Congress Must Weigh the After Action Results

27 09 2008
Unintended Negative Consequence
Authored by:  William Robert Barber

Fear of the unknown, the maybe will happen, and the presumptions of unfounded populist possibilities have prompted the calm and collected, the otherwise prudent and measured into a frenzied gathering of the befuddled, confused, and frazzled. No one seems to be able to define the problem in simplistic terms; speaking only of a clog in the financial markets…

I am going to take a shot of explaining this real time financial concern. It all started in the early 1980’s with the development of “Securitization of Credit.”  The word Securitization was made-up by the inventors of this particular financing technique; the concept was/is to bundle (rated for high credit worthiness) receivables into determined revenue packages that emit a yield similar to a bond and sell off these revenue-tied-to-a yield instruments to institutional investors.

When the founding derivative of the collateral used for Securitization is American Express cardholder receivables the measure of value is a tangible subject to transparent factors such as volume, percentage of default, interest earned, etc; but, when the collateral derivative is mortgages purchased from banks by Fannie or Freddie there was no sense of ownership as to the principle value, no due diligence recourse, prudence stepped aside and the irrational spearheaded by Chris Dodd and Barney Franks bullied their liberal agenda to counter good sense.

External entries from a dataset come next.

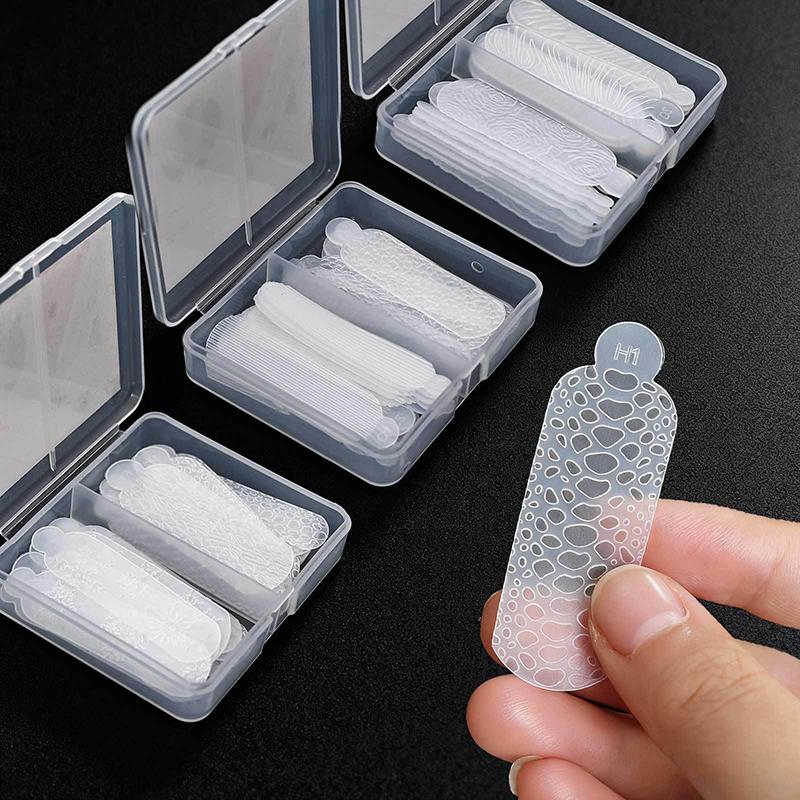 24Pcs/Box 3D French Nail Stickers Reusable Dual Forms - Silicone Molds for Quick Carving Manicure Salon Tool
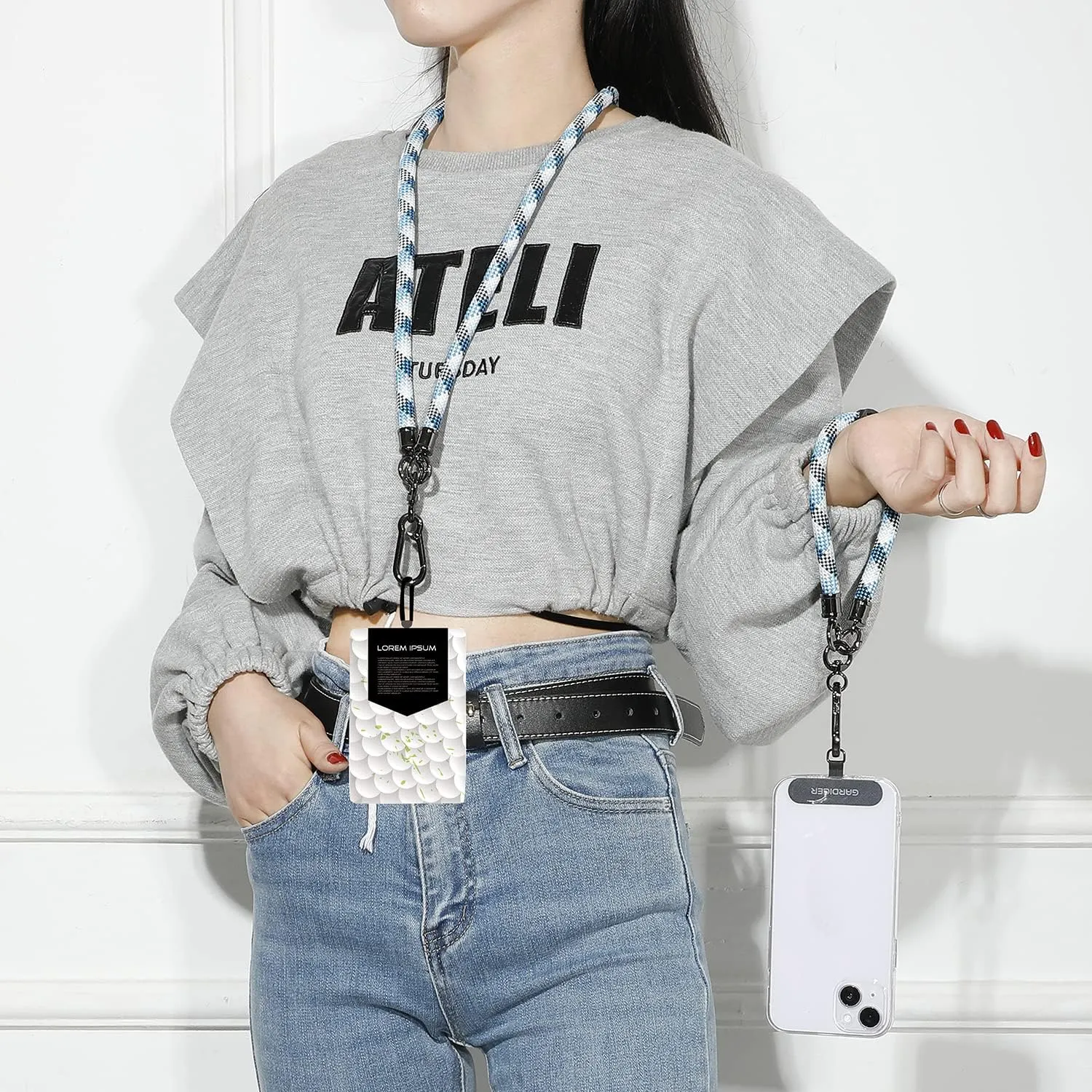 Phone Lanyard, Phone Strap, Wrist Lanyard, Nylon Adjustable Shoulder Neck & Crossbody Lanyard with Phone Patch, Universal Cell Phone Lanyard for Travel, Climbing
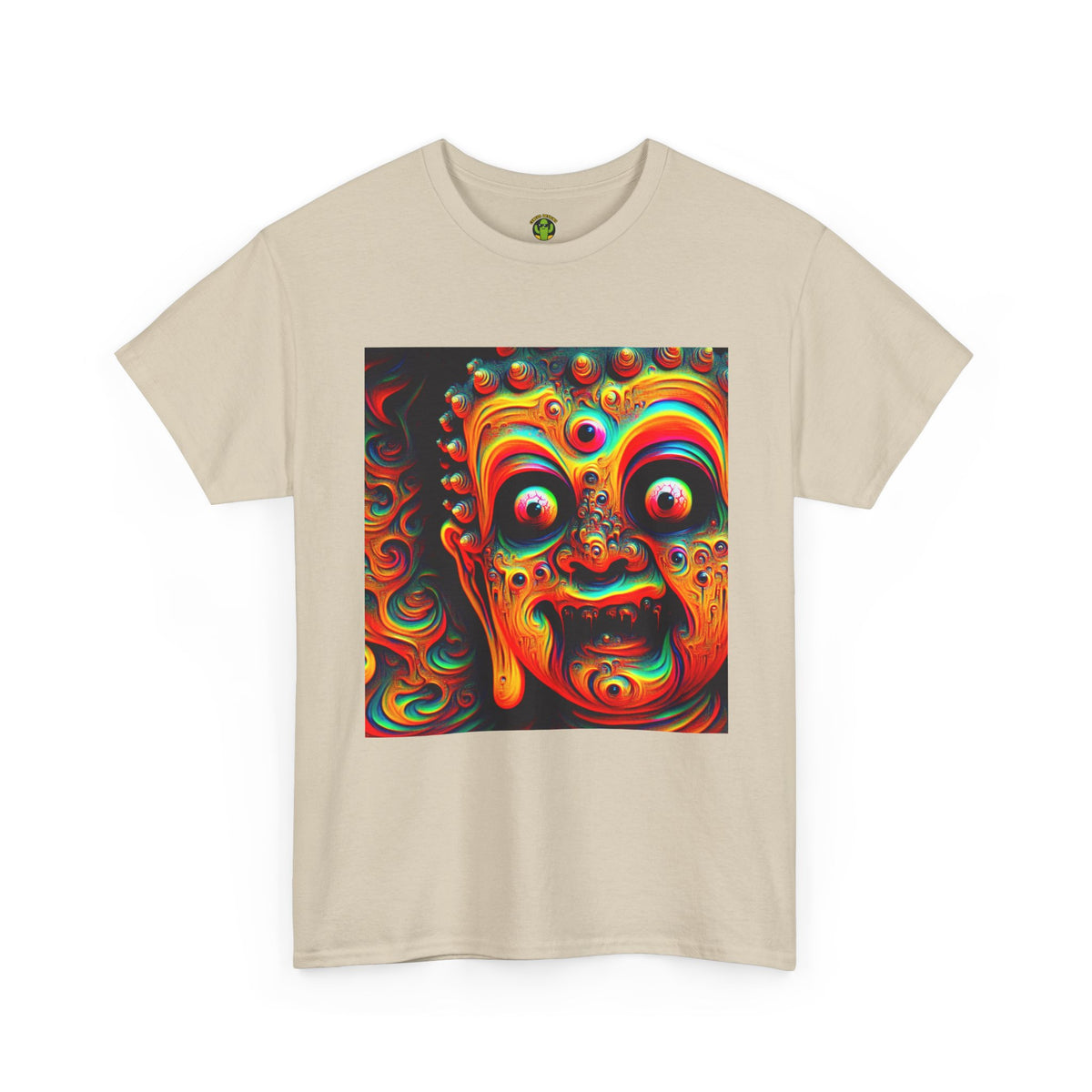 Vibrant Buddha Art Tee, Heavy Cotton T-Shirt, Unique Graphic Tee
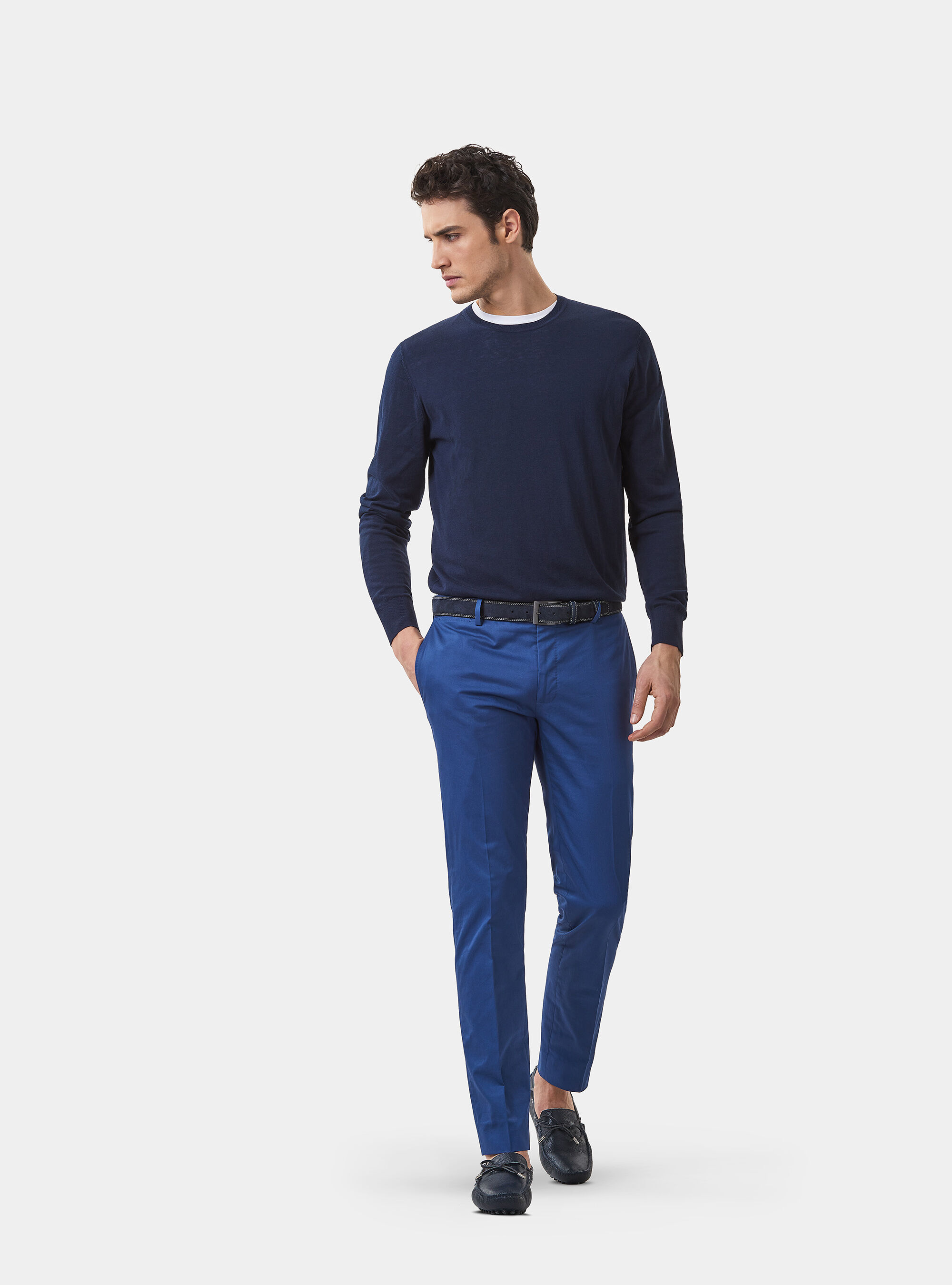 Cotton suit trousers, BLUE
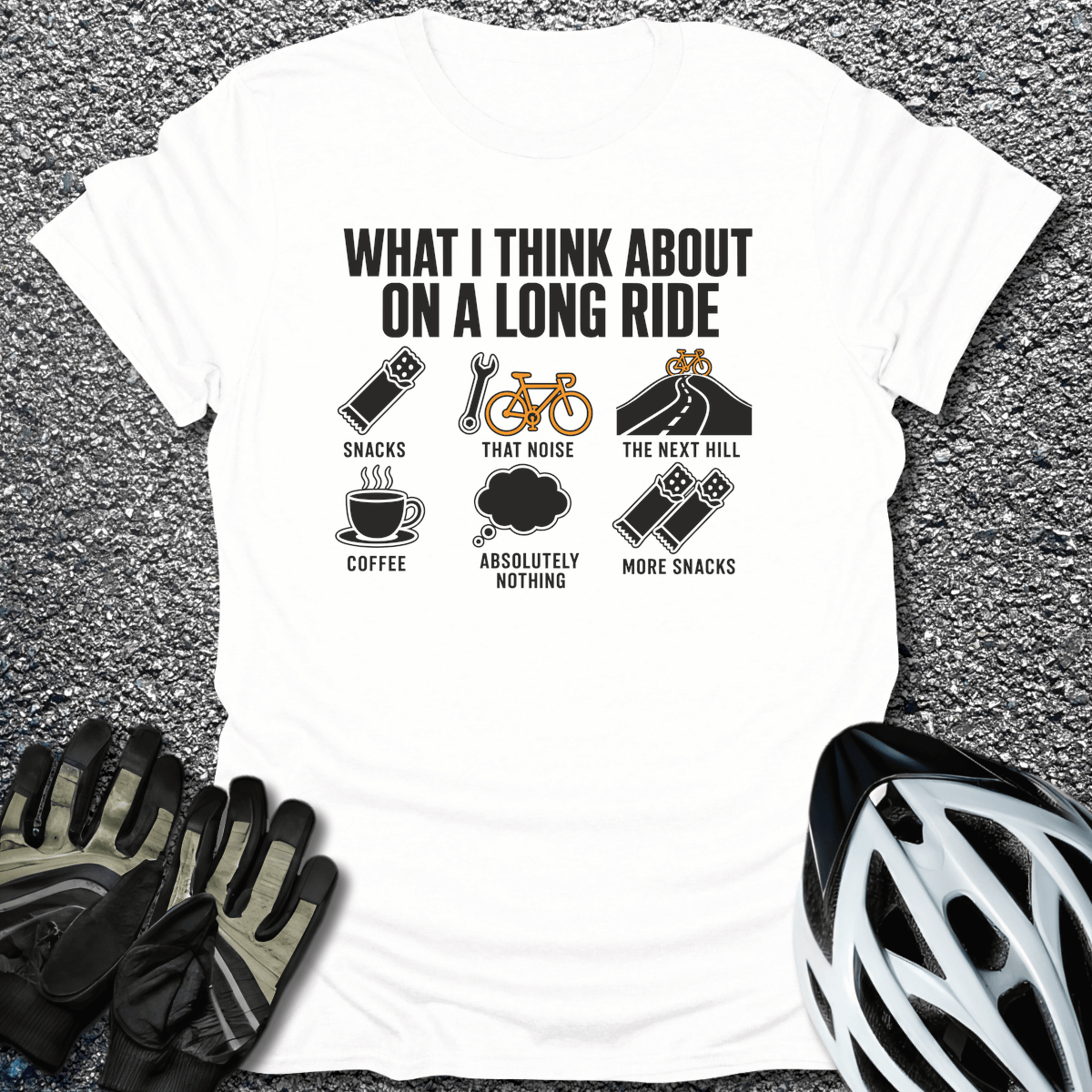 Long Ride Brain T-Shirt in White / S from CycleTees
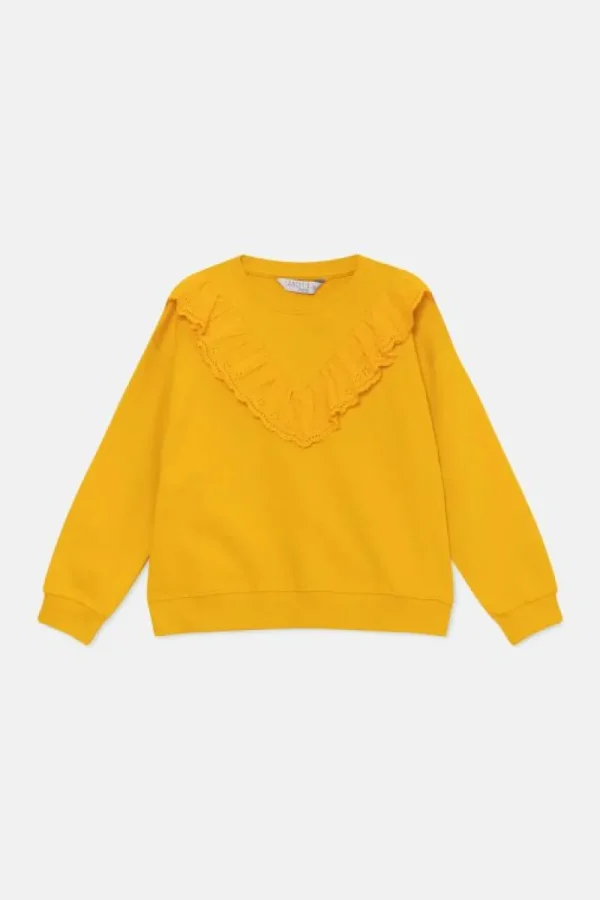 Sudadera unisex de felpa con volante amarilla-MINI Online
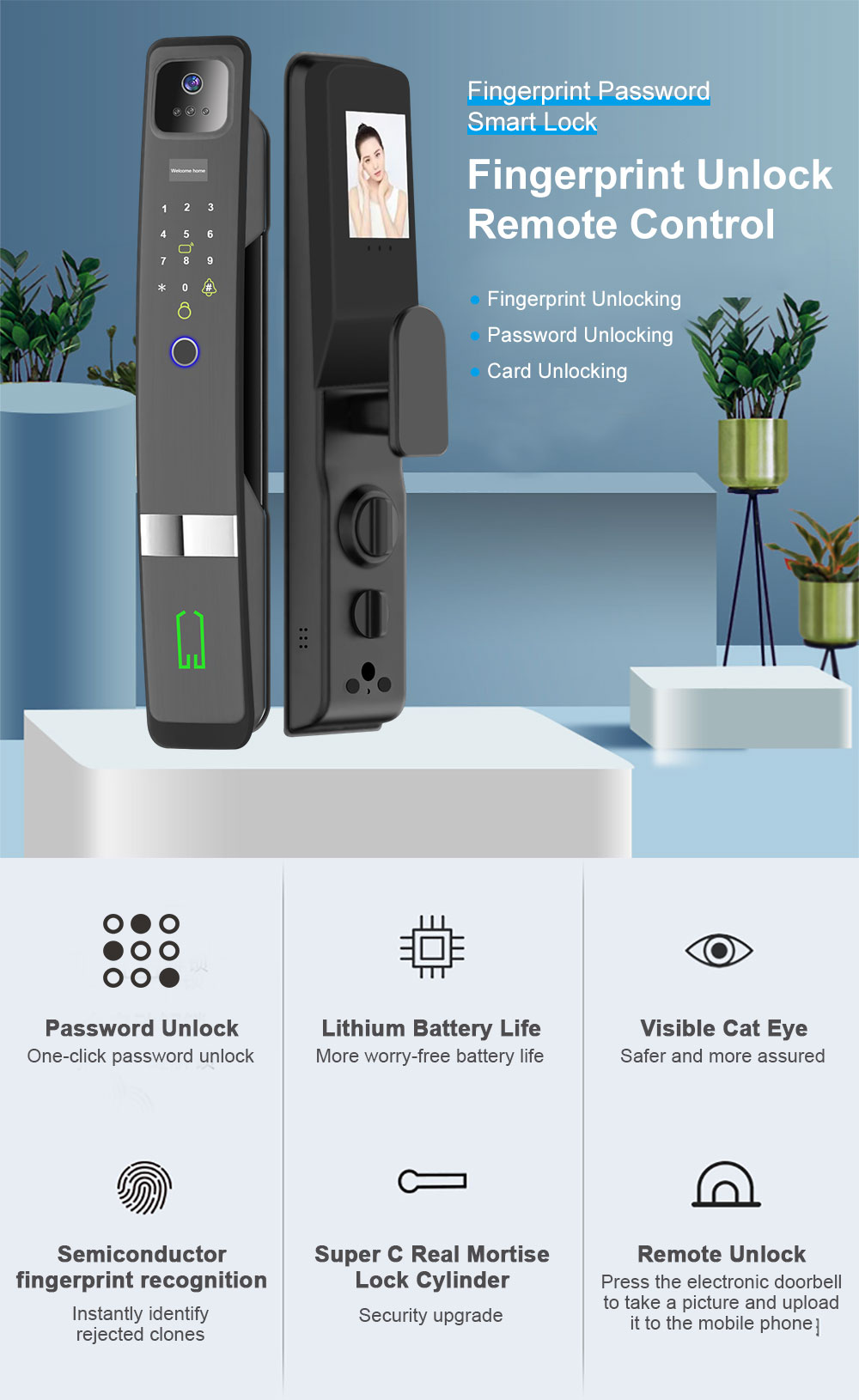 Tuya Wifi Fingerprint 3D Face  - Wifi Doorbell Camera ulasan dan harga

Because the method used to bundle these instruments of Securitization no one can access the bad from the good; the result is the ugliness we are now visualizing in Congress.

Often government acts wherein the result is a gigantic unintended negative consequence; for example, one of the founding reasons these financial institutions went under is simply a matter of accounting. Post Enron, the Congress, enacted wholly differing accounting standards; these standards substantially discounted assets to real-time value. The geniuses of all three branches of government once again panicked and rushed thru accounting standards before thinking though the process of unintended consequences.

 The most recent great benefactors of such unintended consequences are JP Morgan Chase and Bank of America, certainly, not the American taxpayer.

Before Congress rushes though another issue of grave concern these provocateurs of unintended consequence hopefully will contemplate the most meaningful after action results.